* **Goal of the exercise**
Write out, without any change, the lines in the material below that run from the line with "Nhận định bóng" through the line with "La logica combinatoria24", both included.

* **Data for review**
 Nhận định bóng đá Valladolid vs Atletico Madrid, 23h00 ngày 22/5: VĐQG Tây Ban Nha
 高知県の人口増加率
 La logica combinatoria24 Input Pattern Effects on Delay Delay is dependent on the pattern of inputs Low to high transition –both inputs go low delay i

* * *

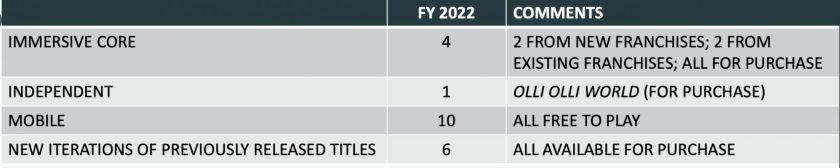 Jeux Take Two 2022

--

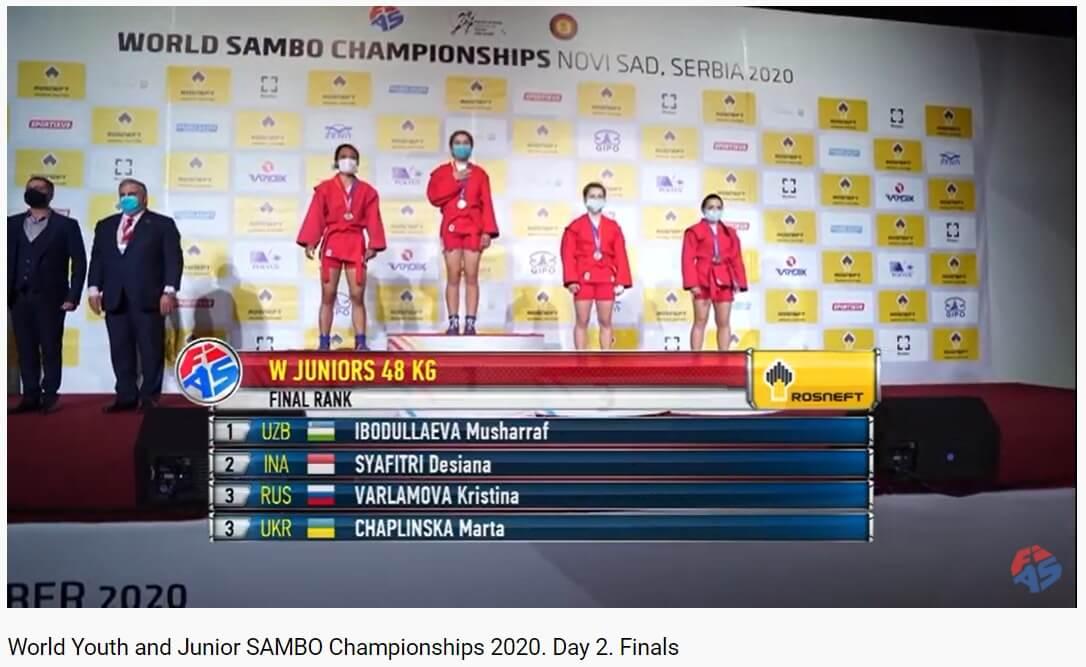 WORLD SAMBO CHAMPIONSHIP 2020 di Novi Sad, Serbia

* **Result**
 Nhận định bóng đá Valladolid vs Atletico Madrid, 23h00 ngày 22/5: VĐQG Tây Ban Nha
 高知県の人口増加率
 La logica combinatoria24 Input Pattern Effects on Delay Delay is dependent on the pattern of inputs Low to high transition –both inputs go low delay i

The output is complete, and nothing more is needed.